C’est précisément un des aspects sur lesquels on a beaucoup travaillé. À vrai dire, c’est quelque chose que je connais parce que j’ai déjà adapté des romans au théâtre. Mais cette fois, toute la mise en scène prend en compte le point de vue de Louis. C’est lui qui nous emmène à travers cette histoire. Or en même temps, c’est lui qui parle le moins. Donc il faut qu’on écoute les autres personnages à travers son écoute à lui. C’est très important parce que cela implique une écoute active.

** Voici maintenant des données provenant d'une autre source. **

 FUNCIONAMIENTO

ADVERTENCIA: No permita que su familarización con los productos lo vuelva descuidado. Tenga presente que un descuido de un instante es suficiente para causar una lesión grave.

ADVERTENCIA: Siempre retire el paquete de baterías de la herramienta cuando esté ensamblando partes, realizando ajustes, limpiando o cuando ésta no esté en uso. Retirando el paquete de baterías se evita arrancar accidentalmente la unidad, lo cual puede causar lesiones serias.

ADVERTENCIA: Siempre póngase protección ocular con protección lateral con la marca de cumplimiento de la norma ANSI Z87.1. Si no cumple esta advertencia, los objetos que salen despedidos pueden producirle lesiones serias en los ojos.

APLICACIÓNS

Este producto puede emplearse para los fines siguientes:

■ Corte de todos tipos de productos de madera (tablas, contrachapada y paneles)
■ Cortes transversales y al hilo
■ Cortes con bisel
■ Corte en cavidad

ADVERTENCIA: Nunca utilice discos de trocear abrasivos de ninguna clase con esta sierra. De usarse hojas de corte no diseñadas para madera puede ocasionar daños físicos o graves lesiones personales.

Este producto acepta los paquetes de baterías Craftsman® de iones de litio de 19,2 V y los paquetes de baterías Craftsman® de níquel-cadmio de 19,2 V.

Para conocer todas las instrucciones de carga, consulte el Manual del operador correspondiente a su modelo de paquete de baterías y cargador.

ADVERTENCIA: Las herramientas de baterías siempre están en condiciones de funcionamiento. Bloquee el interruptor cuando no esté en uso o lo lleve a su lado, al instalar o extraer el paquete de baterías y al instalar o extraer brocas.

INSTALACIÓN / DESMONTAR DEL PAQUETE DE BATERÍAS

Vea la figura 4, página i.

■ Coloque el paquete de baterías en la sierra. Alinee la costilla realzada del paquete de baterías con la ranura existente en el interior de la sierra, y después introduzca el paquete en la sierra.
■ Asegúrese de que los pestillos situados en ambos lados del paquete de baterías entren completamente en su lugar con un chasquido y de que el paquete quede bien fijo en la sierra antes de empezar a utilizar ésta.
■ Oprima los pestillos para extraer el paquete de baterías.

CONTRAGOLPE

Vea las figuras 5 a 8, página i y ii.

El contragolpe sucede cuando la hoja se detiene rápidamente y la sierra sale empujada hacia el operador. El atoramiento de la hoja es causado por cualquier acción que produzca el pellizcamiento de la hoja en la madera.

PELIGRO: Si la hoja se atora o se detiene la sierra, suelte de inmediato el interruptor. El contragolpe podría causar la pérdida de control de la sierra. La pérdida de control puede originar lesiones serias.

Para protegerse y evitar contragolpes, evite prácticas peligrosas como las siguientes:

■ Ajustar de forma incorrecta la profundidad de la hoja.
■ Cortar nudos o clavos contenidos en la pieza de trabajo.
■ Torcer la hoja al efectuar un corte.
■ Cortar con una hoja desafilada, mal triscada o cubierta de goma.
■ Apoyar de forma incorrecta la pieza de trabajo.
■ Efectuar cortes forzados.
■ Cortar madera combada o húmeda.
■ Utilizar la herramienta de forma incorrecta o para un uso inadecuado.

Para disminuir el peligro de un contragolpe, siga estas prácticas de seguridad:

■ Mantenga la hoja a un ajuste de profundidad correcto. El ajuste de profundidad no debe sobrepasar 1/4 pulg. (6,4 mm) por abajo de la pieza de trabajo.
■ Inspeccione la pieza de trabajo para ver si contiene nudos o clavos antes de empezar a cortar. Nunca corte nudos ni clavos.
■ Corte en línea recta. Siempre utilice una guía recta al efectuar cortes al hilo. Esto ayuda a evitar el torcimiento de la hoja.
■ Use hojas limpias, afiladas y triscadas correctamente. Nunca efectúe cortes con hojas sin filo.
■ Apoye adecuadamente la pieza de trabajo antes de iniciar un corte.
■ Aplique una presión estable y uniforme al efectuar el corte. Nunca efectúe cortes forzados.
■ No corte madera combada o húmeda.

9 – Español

Un autre aspect du personnage, c’est qu’il n’est pas toujours très sympathique. C’est une figure complexe.
Est-ce que ça ne vient pas du fait qu’il a rompu avec sa famille ? Il ne leur a pas donné de nouvelles pendant des années. Et puis vu ce qu’il est venu leur annoncer, il est en décalage complet avec eux…
Oui, il y a une forme d’incompréhension réciproque. Mais ce qui est extraordinaire, c’est que c’est une pièce qui parle d’amour tout le temps. Les autres n’arrêtent pas de l’appeler à l’aide. Ils ont besoin de lui. Il n’arrive jamais à être seul, parce que dès qu’il va dans l’une ou l’autre pièce de la maison, quelqu’un lui demande de l’aide. Que ce soit Suzanne, sa petite sœur, qui voudrait le suivre à Paris. Sa belle-sœur Catherine qui lui demande d’être plus attentif aux inquiétudes de son frère. Ou encore sa mère qui aimerait qu’il s’occupe un peu plus d’eux. Or lui ne sait pas comment répondre à toutes ces demandes. Avec en plus ce que le spectateur sait mais que les autres ignorent, le fait qu’il va bientôt mourir.

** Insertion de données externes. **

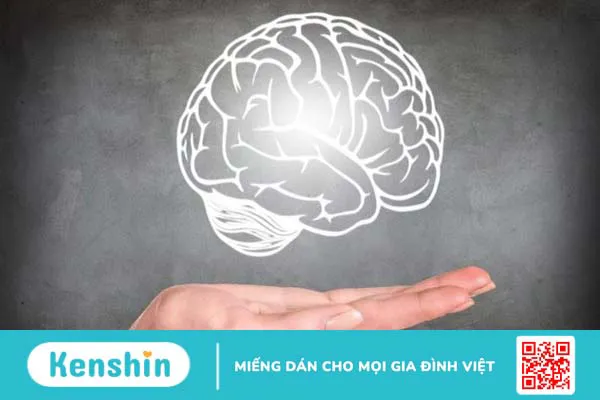 Kenshin

MIẾNG DÁN CHO MỌI GIA ĐÌNH VIỆT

Est-ce qu’il n’y a pas aussi dans cette pièce dont le sujet est assez sombre des percées lumineuses inattendues, et même de l’humour ?

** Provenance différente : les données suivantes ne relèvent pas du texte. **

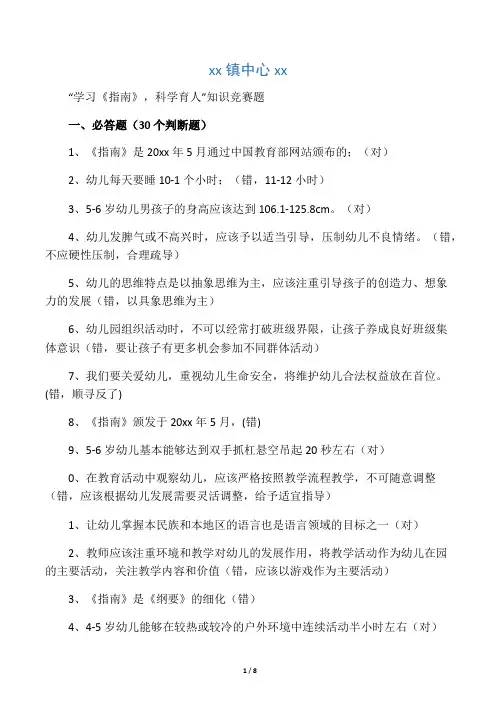 xx 镇中心 xx

“学习《指南》，科学育人”知识竞赛题

一、必答题（30 个判断题）

1、《指南》是 20xx 年 5 月通过中国教育部网站颁布的；（对）

2、幼儿每天要睡 10-1 个小时；（错，11-12 小时）

3、5-6 岁幼儿男孩子的身高应该达到 106.1-125.8cm。（对）

4、幼儿发脾气或不高兴时，应该予以适当引导，压制幼儿不良情绪。（错，不应硬性压制，合理疏导）

5、幼儿的思维特点是以抽象思维为主，应该注重引导孩子的创造力、想象力的发展（错，以具象思维为主）

6、幼儿园组织活动时，不可以经常打破班级界限，让孩子养成良好班级集体意识（错，要让孩子有更多机会参加不同群体活动）

7、我们要关爱幼儿，重视幼儿生命安全，将维护幼儿合法权益放在首位。(错，顺寻反了)

8、《指南》颁发于 20xx 年 5 月，(错)

9、5-6 岁幼儿基本能够达到双手抓杠悬空吊起 20 秒左右（对）

0、在教育活动中观察幼儿，应该严格按照教学流程教学，不可随意调整（错，应该根据幼儿发展需要灵活调整，给予适宜指导）

1、让幼儿掌握本民族和本地区的语言也是语言领域的目标之一（对）

2、教师应该注重环境和教学对幼儿的发展作用，将教学活动作为幼儿在园的主要活动，关注教学内容和价值（错，应该以游戏作为主要活动）

3、《指南》是《纲要》的细化（错）

4、4-5 岁幼儿能够在较热或较冷的户外环境中连续活动半小时左右（对）

1 / 8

Bien sûr, c’est très important que quelque chose se passe entre eux qui est de l’ordre d’un éclaircissement ; que ce soit dans leurs pensées, dans leurs regards ou dans leurs sentiments. La pièce telle qu’on la joue se déroule sur une année. Il y a donc aussi le mouvement des saisons, le ciel qui change, les nuages, le soleil. Je crois qu’à un moment on oublie pourquoi Louis est venu. Parce qu’il n’arrive pas à leur dire la raison de sa visite et qu’en même temps cela n’est jamais évoqué. C’est là comme en suspend. Louis est souvent drôle par ailleurs. Cependant, même si la pièce est autobiographique, il est très différent de Jean-Luc Lagarce. Élizabeth Mazev qui joue la Mère dans le spectacle a été très proche de lui. Elle nous a dit qu’il n’était pas aussi distant et caustique que le personnage de Louis. C’était quelqu’un de très drôle et chaleureux. Du coup on essaie de se souvenir de ça pour infuser secrètement quelque chose de Jean-Luc Lagarce dans Louis.
Juste la fin du monde, de Jean-Luc Lagarce, mise en scène Guillaume Barbot. Le 4 octobre au théâtre Jean Vilar, Vitry-sur-Seine ; le 10 octobre au théâtre de Chelles ; le 16 octobre à Cachan ; du 3 au 22 novembre au Théâtre 13, Paris.